Passage provided:
•••

Painless UIAlertView

Using UIAlertView can be quite painful. Here it is, a rather short-lived object that typically doesn’t last a minute (that is, alert view objects gets discarded after they’re dismissed) but then it demands a delegate if you want to get any data out of it – to know what button that the user selected to dismiss the alert view. You have the alert view object created and shown in one method and then you have its delegate methods, located half a source file away. Then you’ll need to carry some state from the creator method to the delegate method. Typically you use the tag property inherited from UIView and have an anonymous enum to identify which part of the code that created this particular UIAlertView instance. When the UIAlertView gets dismissed, your delegate method reads this tag and do a switch to link this back to the logic which displayed this alert in the first place and then takes action.

Being forced to use a delegate for a transient object like UIAlertView makes code that is supposed to be straightforward – ask the user something and then takes action on it, but never really re-use the alert view again – to be unnecessarily complicated. You’ll need to split a simple logic that can be neatly contained in one method into at least two methods: one that creates the alert view and another that implements the alert view’s delegate. Worse the delegate method containing the latter half of the logic also contains similar logic from other methods, a classic case of spaghetti code.

reduce programming painThis may be understandable since UIAlertView was engineered before closures came to Objective-C. However it’s been more than two versions of iOS since blocks were available and we are still forced to deal with this messy alert view delegate without an better alternatives.

•••

Supplied entries:
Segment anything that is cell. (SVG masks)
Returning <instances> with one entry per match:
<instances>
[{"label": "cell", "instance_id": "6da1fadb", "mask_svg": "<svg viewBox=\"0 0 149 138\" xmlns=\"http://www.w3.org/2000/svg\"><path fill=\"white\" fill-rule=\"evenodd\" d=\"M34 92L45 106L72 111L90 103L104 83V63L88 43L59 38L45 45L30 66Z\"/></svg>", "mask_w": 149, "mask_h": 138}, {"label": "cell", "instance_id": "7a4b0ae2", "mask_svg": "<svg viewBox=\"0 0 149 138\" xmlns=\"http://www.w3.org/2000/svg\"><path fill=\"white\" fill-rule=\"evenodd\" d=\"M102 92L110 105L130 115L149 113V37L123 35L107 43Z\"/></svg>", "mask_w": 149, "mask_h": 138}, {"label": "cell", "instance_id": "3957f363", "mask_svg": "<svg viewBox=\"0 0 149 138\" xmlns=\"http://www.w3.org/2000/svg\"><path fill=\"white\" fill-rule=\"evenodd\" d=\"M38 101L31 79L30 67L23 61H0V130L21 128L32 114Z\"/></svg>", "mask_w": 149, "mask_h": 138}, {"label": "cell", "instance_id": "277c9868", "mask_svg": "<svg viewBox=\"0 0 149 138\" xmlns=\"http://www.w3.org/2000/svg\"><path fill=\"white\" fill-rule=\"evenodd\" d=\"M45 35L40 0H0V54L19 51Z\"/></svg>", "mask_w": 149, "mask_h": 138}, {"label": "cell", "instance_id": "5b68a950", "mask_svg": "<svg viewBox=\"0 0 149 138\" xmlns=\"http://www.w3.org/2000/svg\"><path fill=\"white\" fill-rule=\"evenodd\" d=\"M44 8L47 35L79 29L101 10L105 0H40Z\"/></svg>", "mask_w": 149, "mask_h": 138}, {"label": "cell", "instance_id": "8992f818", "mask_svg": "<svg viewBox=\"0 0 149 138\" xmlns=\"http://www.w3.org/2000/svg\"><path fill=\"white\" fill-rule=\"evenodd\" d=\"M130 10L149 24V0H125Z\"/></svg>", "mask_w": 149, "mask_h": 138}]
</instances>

•••

What to work on:
**A)** Answer these from the passage on UIAlertView:
(i) Which property inherited from UIView is typically used to identify which part of the code created a particular alert view?
(ii) Into at least how many methods must the simple logic be split?
(iii) What had not yet come to Objective-C when UIAlertView was engineered?
**B)** Write out the stretch of the passage on UIAlertView from "Being forced to" through "of spaghetti code.", substituting "short-lived" for "transient".
**C)** Proceed with the passage on UIAlertView, carrying it on from its last sentence.
The material above stands apart from the passage on UIAlertView.

Results in order:
**A)**
(i) The tag property
(ii) Two
(iii) Closures

**B)**
Being forced to use a delegate for a short-lived object like UIAlertView makes code that is supposed to be straightforward – ask the user something and then takes action on it, but never really re-use the alert view again – to be unnecessarily complicated. You’ll need to split a simple logic that can be neatly contained in one method into at least two methods: one that creates the alert view and another that implements the alert view’s delegate. Worse the delegate method containing the latter half of the logic also contains similar logic from other methods, a classic case of spaghetti code.

**C)**
Well, not anymore! Introducing BSAlertViewDelegateBlock – a generic UIAlertViewDelegate implementation that allows you to use closures as a delegate handler. It is meant to also be a transient object like UIAlertView – which gets destroyed shortly after the alert view was dismissed. The class does this by inversing the notion of Cocoa’s delegate pattern: the alert view now retains its delegate (with the help of associated objects). Furthermore to prevent any memory leaks caused by inadvertent circular reference in the implementation blocks, it cleans up those blocks after the alert view is dismissed – making BSAlertViewDelegateBlock safer to use .

So here’s how you use it:

UIAlertView* alert = ...;
BSAlertViewDelegateBlock* alertDelegate = [[BSAlertViewDelegateBlock alloc] initWithAlertView:alert];
alertDelegate.didDismissWithButtonIndexBlock = ^(UIAlertView* alertView,NSInteger buttonIndex) {
    switch (buttonIndex) {
        ...
    }
};
[alert show];

Simple, right?

This delegate-to-block adapter saved me a ton of code writing the in-app purchase handler of Speech Timer. Initially the in-app purchase classes were carried over from a Mac app. OS X has a modal NSAlertView – thus the handler of the alert view can be placed just below the statement that shows it. Porting this over to iOS and still keeping the Mac portions operational hits a snag with the way UIAlertView operates.

Take a look at my code snippet below:

In-App Purchase Code 

As you can see for yourself, without the block-based wrapper, I would have to split the iOS half into two parts, making it even more jumbled. But massaging UIAlertView to expose a block-based API keeps the code together and coherent with their OS X counterparts.